- Opening Delimiter -

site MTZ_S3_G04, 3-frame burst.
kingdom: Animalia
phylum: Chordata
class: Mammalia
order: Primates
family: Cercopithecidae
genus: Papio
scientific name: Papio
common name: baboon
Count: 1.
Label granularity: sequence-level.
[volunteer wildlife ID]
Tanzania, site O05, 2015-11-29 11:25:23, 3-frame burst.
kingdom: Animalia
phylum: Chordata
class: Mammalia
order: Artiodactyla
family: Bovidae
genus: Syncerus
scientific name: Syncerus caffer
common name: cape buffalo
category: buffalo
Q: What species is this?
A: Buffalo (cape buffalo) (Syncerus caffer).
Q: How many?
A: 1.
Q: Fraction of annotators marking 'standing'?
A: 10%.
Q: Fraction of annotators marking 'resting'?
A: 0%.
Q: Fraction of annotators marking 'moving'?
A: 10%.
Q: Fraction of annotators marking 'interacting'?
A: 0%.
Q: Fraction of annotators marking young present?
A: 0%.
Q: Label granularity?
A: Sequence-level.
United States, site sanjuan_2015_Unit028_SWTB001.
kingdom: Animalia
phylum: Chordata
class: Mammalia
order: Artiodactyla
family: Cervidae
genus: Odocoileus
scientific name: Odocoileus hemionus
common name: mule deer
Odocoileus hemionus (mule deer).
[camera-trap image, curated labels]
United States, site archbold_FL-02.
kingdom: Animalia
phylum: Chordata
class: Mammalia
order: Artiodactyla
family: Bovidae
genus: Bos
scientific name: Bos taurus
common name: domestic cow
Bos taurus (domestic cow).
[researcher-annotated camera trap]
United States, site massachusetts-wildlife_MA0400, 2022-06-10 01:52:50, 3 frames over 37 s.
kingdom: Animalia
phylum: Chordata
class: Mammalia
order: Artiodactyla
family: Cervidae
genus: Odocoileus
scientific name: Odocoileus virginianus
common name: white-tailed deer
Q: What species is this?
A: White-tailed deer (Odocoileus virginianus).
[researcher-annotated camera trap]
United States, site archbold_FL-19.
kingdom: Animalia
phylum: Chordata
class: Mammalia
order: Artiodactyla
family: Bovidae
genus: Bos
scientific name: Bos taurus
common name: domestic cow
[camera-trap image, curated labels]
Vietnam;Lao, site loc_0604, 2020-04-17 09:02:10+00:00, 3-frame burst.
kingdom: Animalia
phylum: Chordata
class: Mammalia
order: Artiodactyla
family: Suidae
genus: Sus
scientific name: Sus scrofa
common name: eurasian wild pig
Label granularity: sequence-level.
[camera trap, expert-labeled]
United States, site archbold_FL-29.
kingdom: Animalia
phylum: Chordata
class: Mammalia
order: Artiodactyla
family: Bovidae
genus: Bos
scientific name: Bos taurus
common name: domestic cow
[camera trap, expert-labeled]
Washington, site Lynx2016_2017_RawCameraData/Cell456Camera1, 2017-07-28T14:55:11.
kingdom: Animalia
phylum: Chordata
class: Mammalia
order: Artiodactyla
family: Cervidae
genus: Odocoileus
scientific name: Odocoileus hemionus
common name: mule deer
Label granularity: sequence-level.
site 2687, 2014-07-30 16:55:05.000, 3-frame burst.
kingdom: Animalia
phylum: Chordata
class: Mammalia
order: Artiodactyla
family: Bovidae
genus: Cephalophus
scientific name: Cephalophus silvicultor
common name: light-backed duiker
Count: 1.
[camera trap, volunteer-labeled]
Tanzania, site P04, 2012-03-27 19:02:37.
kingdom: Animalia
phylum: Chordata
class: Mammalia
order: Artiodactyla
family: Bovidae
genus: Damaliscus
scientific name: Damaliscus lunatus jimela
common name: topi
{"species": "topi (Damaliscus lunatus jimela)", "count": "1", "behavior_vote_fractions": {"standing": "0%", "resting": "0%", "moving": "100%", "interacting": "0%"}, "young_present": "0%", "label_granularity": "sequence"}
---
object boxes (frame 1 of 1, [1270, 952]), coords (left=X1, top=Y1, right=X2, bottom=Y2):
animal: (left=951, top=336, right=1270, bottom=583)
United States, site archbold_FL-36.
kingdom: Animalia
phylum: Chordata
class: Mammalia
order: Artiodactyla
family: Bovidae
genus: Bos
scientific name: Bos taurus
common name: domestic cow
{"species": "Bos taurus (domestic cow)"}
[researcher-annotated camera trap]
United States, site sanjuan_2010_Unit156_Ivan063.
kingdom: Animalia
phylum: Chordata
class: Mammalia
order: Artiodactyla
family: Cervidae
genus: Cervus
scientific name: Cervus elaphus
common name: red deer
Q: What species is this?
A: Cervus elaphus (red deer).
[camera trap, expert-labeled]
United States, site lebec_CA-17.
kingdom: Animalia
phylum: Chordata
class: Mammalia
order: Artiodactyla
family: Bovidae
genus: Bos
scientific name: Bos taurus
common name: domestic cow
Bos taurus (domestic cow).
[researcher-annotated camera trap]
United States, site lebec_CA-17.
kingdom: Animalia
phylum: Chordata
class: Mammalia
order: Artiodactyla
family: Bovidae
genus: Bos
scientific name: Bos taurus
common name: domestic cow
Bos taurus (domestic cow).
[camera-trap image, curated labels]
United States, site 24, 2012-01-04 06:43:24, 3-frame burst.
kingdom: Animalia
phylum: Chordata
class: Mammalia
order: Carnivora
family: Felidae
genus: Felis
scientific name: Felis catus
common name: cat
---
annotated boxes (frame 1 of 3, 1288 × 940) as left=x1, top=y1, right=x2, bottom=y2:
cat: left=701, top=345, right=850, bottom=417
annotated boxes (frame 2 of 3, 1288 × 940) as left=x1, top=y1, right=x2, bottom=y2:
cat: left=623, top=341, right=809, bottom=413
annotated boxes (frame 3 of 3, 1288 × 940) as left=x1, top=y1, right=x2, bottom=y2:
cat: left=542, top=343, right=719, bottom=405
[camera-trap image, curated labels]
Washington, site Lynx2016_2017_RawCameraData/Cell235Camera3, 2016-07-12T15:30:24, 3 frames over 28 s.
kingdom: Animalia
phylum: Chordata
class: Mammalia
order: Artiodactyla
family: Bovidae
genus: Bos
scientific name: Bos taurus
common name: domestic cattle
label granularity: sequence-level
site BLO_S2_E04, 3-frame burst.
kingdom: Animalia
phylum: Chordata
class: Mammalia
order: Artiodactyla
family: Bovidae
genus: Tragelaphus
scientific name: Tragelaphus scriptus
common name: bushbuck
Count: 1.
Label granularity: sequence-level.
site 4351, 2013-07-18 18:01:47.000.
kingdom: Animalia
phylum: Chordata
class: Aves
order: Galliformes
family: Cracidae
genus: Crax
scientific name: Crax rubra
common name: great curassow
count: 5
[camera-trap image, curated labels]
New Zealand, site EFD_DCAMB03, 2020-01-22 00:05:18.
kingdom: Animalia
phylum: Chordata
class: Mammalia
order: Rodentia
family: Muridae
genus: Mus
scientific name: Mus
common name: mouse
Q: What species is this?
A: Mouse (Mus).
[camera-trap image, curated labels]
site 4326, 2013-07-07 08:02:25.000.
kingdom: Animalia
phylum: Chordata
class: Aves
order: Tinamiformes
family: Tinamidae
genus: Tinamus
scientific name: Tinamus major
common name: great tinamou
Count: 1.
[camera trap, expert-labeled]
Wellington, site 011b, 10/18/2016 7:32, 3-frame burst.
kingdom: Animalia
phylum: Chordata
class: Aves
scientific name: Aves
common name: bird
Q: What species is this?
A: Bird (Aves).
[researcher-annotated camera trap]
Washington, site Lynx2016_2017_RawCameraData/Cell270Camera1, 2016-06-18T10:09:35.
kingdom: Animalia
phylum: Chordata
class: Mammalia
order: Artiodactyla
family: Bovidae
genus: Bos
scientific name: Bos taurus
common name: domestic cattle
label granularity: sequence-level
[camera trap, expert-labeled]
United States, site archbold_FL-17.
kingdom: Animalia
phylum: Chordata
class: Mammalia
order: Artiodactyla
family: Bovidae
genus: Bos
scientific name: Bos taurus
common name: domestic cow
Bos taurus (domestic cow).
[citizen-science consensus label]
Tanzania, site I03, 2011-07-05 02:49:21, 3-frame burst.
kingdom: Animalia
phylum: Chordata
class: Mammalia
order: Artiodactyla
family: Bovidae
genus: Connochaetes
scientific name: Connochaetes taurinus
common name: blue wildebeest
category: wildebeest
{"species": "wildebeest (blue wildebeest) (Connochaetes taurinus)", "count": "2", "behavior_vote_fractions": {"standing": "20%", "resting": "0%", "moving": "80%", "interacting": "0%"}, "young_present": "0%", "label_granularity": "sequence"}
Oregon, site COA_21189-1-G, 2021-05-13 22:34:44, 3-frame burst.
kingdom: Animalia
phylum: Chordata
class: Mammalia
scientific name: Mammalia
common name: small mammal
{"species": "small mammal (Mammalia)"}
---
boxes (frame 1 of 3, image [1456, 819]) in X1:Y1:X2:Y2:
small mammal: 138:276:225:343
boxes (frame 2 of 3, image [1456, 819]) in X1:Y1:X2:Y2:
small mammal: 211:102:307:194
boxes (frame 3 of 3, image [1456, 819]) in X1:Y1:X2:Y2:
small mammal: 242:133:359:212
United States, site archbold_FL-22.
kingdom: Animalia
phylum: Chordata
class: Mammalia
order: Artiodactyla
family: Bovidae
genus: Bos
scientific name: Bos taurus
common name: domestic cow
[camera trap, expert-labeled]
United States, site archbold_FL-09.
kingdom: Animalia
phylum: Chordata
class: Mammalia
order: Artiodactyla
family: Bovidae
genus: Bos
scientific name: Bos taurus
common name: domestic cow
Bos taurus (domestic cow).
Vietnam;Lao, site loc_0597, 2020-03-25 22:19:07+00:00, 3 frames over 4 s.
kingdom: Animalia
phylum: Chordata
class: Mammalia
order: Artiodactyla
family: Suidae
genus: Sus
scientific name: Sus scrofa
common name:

- Closing Delimiter -

- **Instructions to follow**
Working through the records, find each line containing the word "resting" and copy it.

- **Written answer**
Q: Fraction of annotators marking 'resting'?
{"species": "topi (Damaliscus lunatus jimela)", "count": "1", "behavior_vote_fractions": {"standing": "0%", "resting": "0%", "moving": "100%", "interacting": "0%"}, "young_present": "0%", "label_granularity": "sequence"}
{"species": "wildebeest (blue wildebeest) (Connochaetes taurinus)", "count": "2", "behavior_vote_fractions": {"standing": "20%", "resting": "0%", "moving": "80%", "interacting": "0%"}, "young_present": "0%", "label_granularity": "sequence"}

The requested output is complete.